Great ideas dance through my mind, like a dog might a field of peanut butter. If I don’t take action on these great ideas immediately, within minutes they disappear. If I try to do them all as they dance about my mind, I end up with too much of a good thing, similar to how a dog might feel after she attempted to eat a field full of peanut butter. The gifts that are ideas never stay long enough to really let us know they are any good, yet at the same time ideas need to be cultivated diligently to stand any chance of success. In other words, at some point in the process of a great idea, you just have to say screw it, and take an educated guess as to whether a given idea will evolve into a profitable business or not.

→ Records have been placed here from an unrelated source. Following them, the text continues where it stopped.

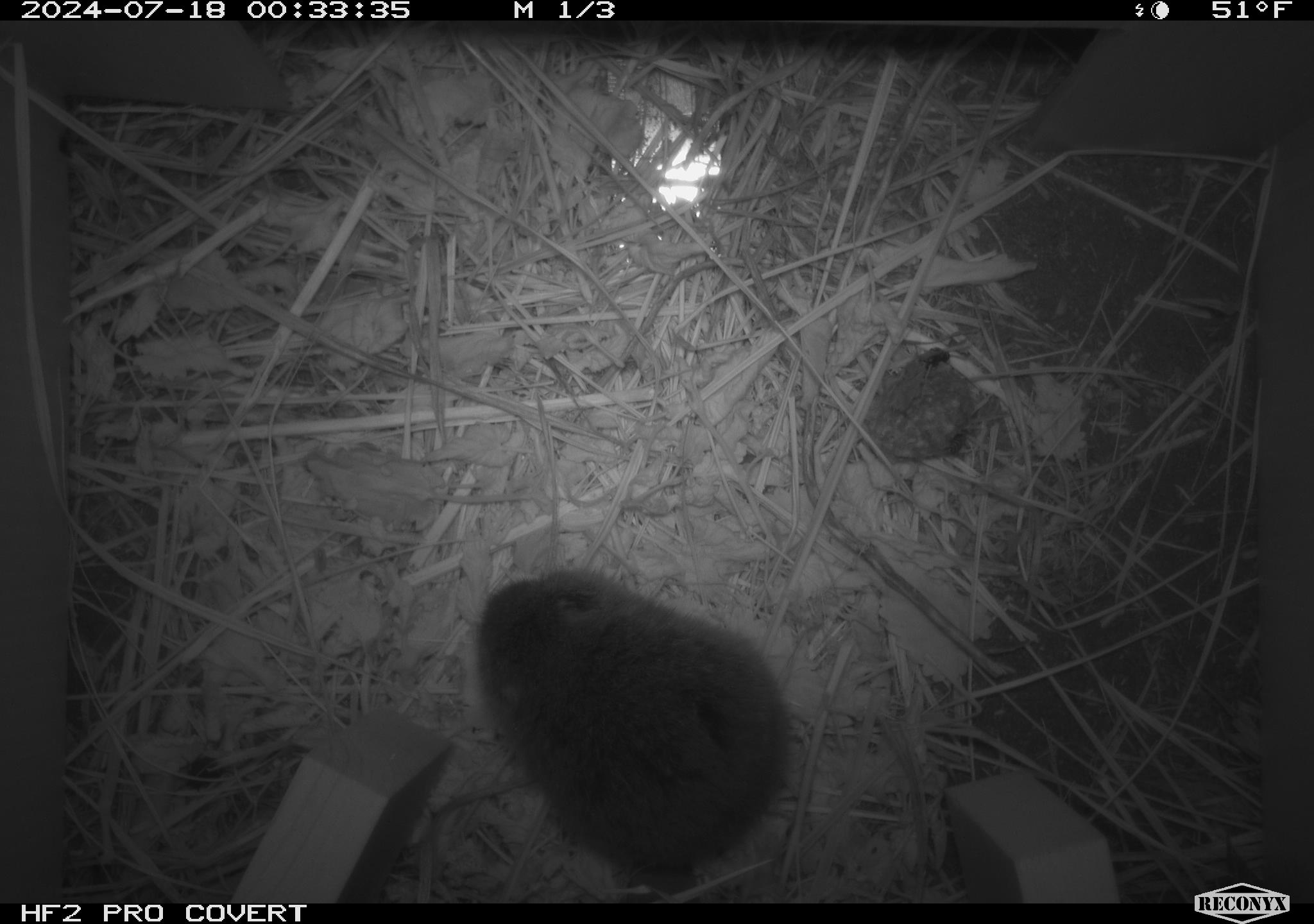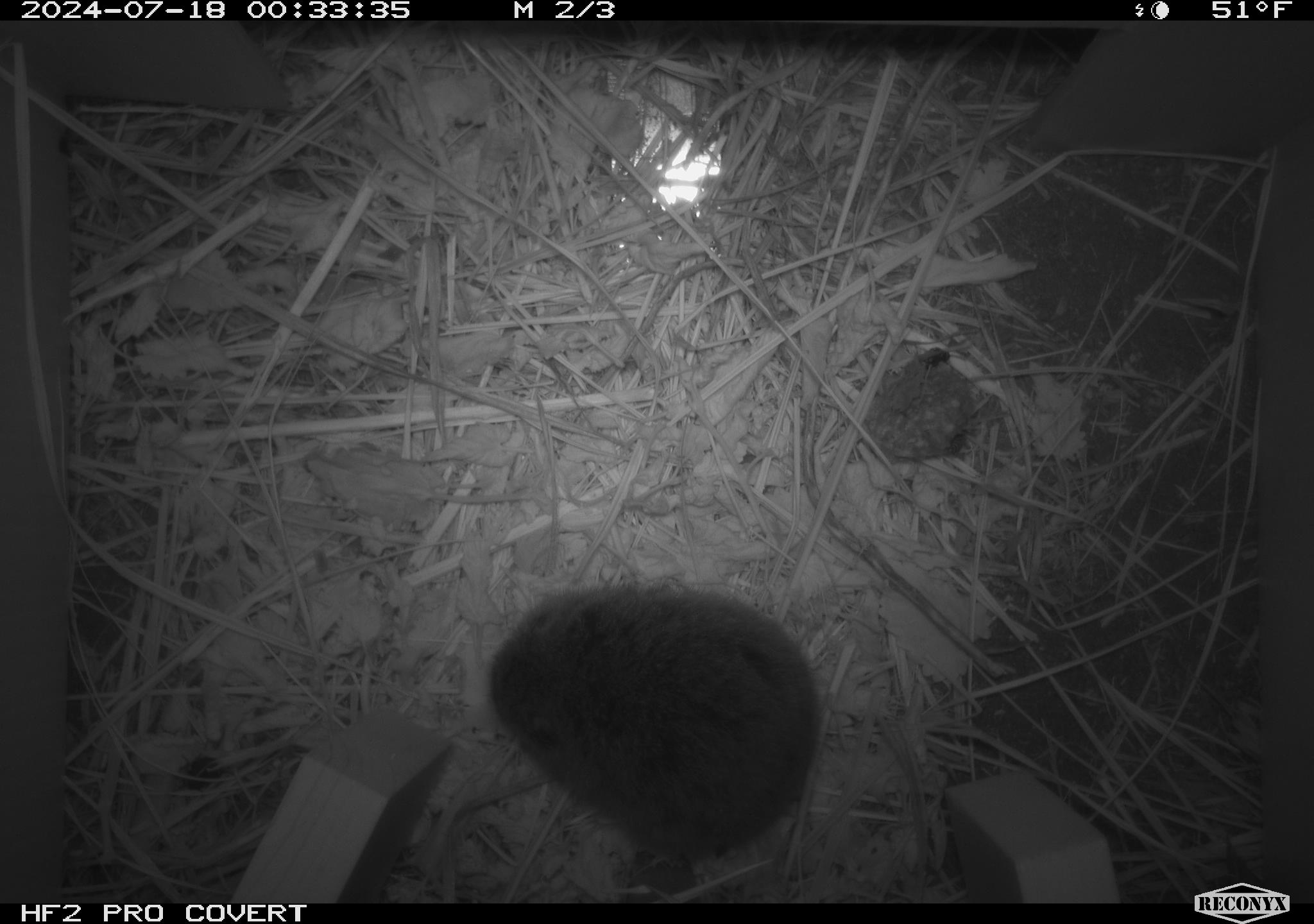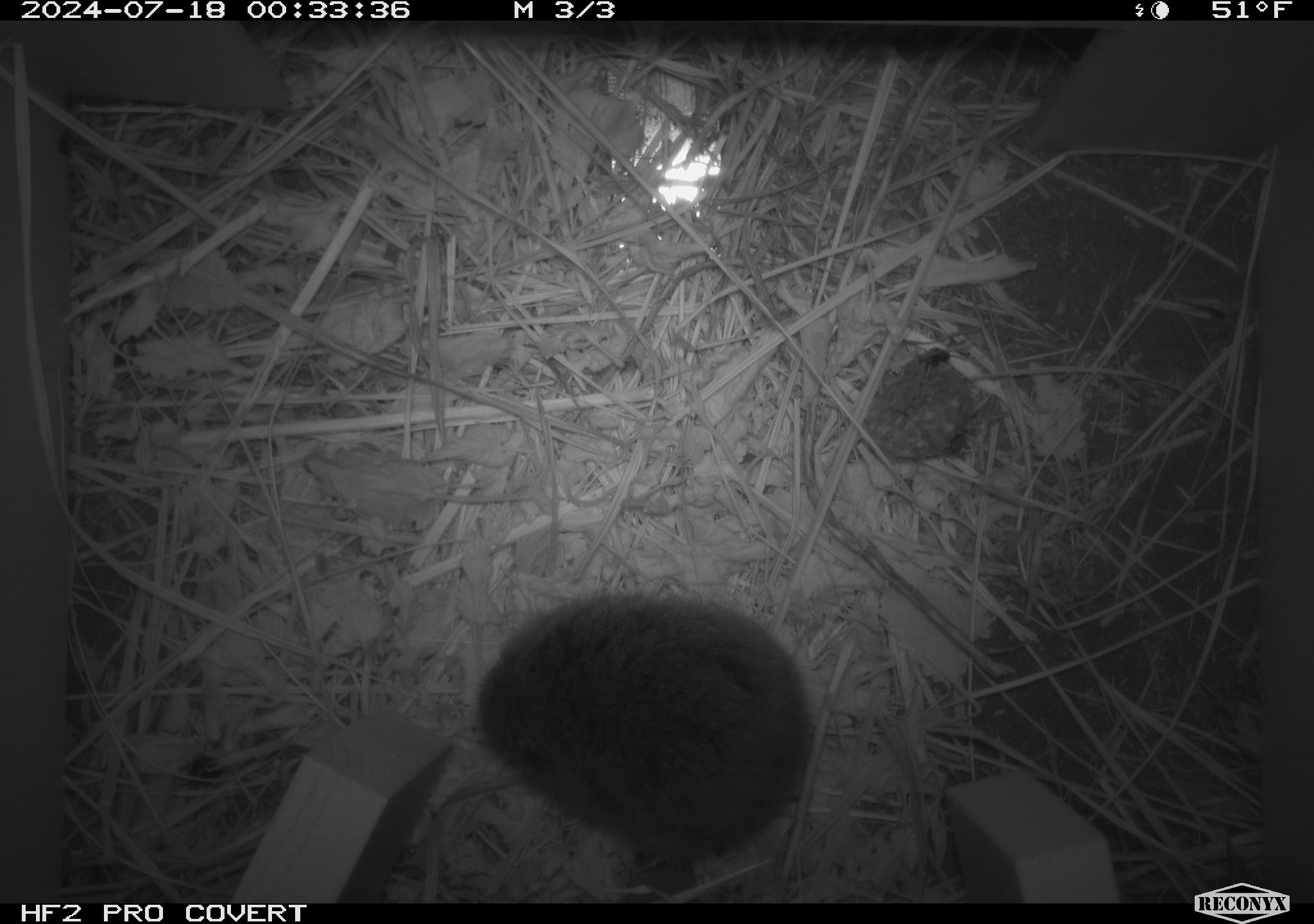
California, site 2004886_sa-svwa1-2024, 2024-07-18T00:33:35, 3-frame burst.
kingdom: Animalia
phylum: Arthropoda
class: Insecta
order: Hymenoptera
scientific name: Hymenoptera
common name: ants, bees, wasps, and sawflies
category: hymenoptera order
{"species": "hymenoptera order (ants, bees, wasps, and sawflies) (Hymenoptera)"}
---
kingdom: Animalia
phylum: Chordata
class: Mammalia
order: Rodentia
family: Cricetidae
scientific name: Arvicolinae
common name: voles, lemmings, and muskrats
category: arvicolinae subfamily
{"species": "arvicolinae subfamily (voles, lemmings, and muskrats) (Arvicolinae)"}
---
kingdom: Animalia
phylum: Arthropoda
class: Malacostraca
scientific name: Malacostraca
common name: amphipods, crabs, isopods, krill, lobsters and shrimps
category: malacostracan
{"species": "malacostracan (amphipods, crabs, isopods, krill, lobsters and shrimps) (Malacostraca)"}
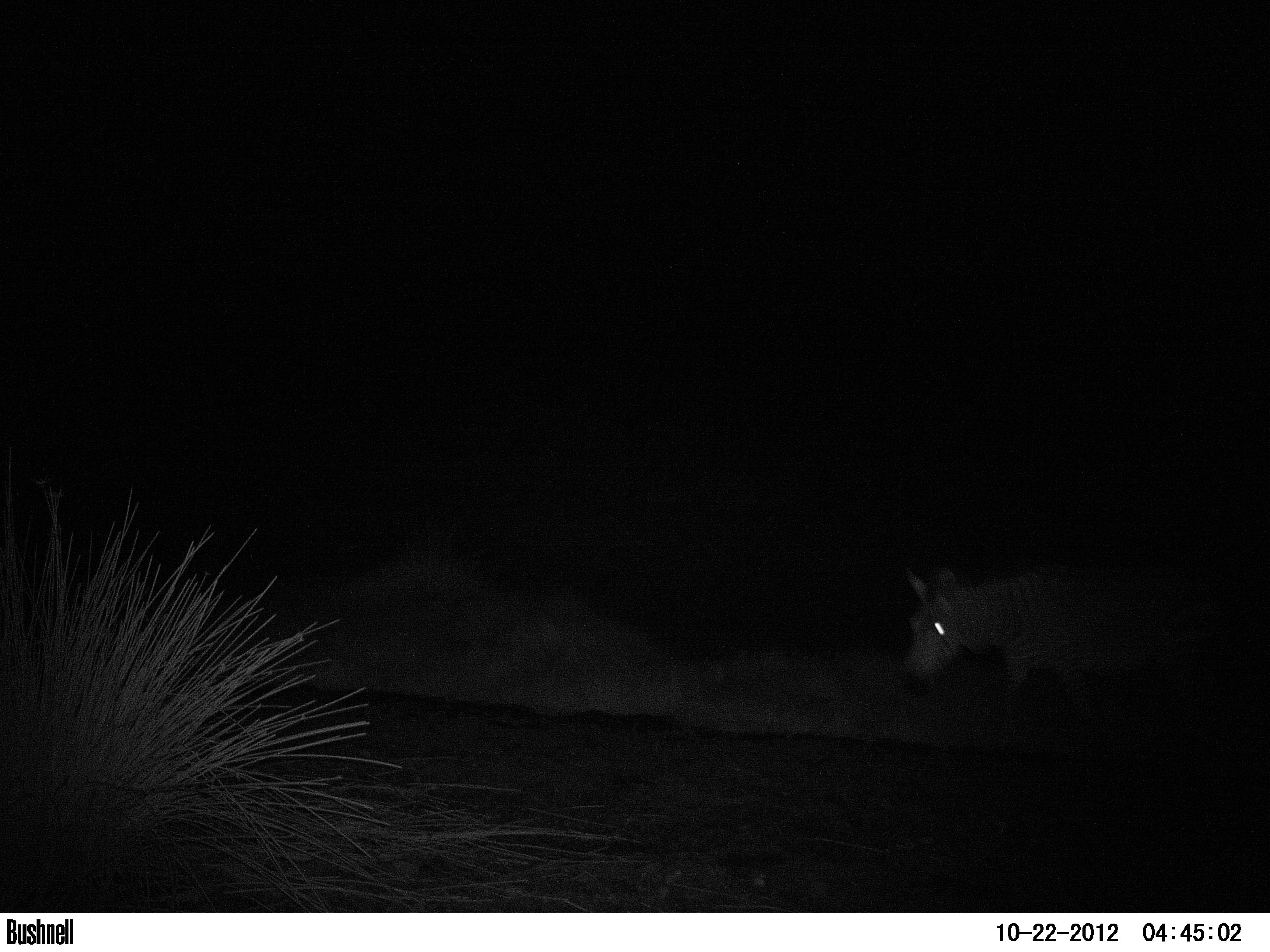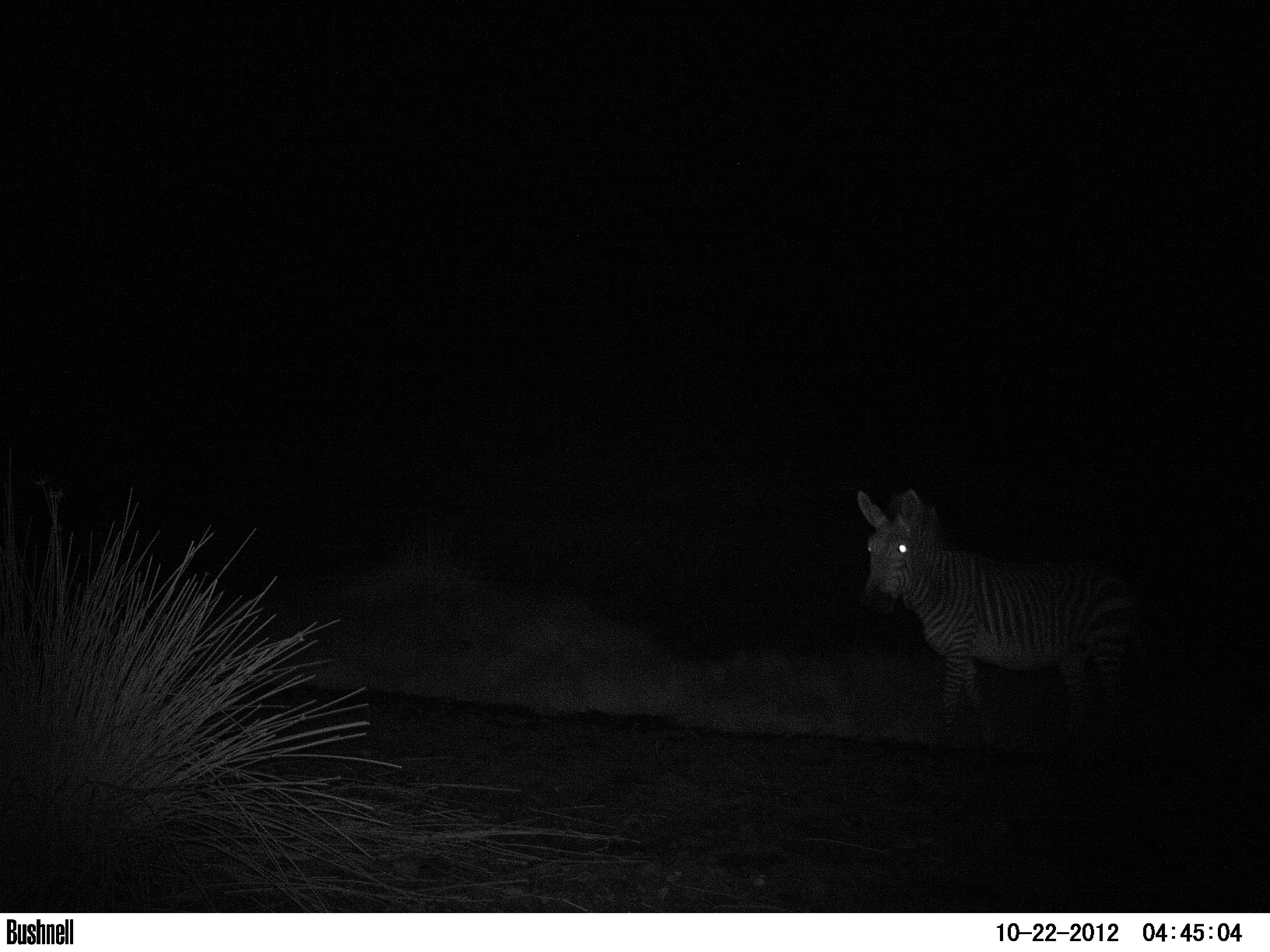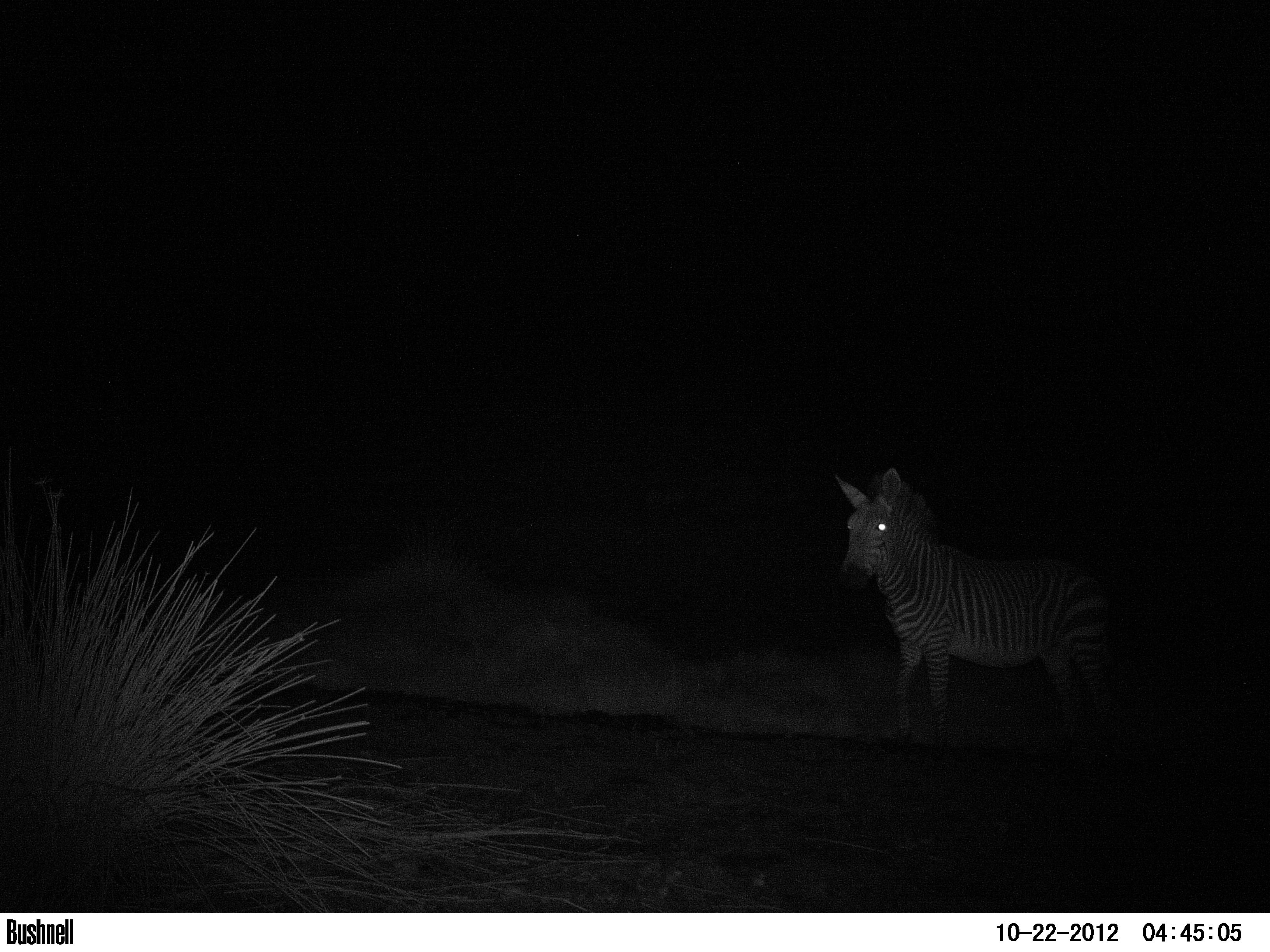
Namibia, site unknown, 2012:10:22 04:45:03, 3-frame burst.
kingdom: Animalia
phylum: Chordata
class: Mammalia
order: Perissodactyla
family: Equidae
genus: Equus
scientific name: Equus zebra hartmannae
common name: hartmann's mountain zebra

The challenge for entrepreneurs in 2010 and beyond is not to gather information, as might have been the case in times past, circa the telegram era, rather it is to sort the glut of information that is transmitted to us each day. Business intelligence is as much about knowing what information to toss out, as it is what to keep. Without hard numbers, a business cannot exist, yet with too much of it, failure is assured. The same principle that makes nurturing a great idea possible happens to play a big part in decrypting the sandstorm of data that a typical business inherits each day, aggressive intuition.
Whether it’s a great idea, or a pile of revenue predicting pie charts, aggressive intuition will serve your needs well. Instead of being diplomatic with every idea you get, every piece of data you’re asked to assess, take what matters most and run with it. Whatever else is left over will die anyways without careful analysis, so give it an early death and move on. Too many ideas are wasted each day for lack of aggressive intuition, and far too many emails, spreadsheets, memos, and PowerPoint presentations are developed unnecessarily in the process. Be particular, be clear, and be prompt with what you do, and how you do it, and the results you seek will rarely pass you be.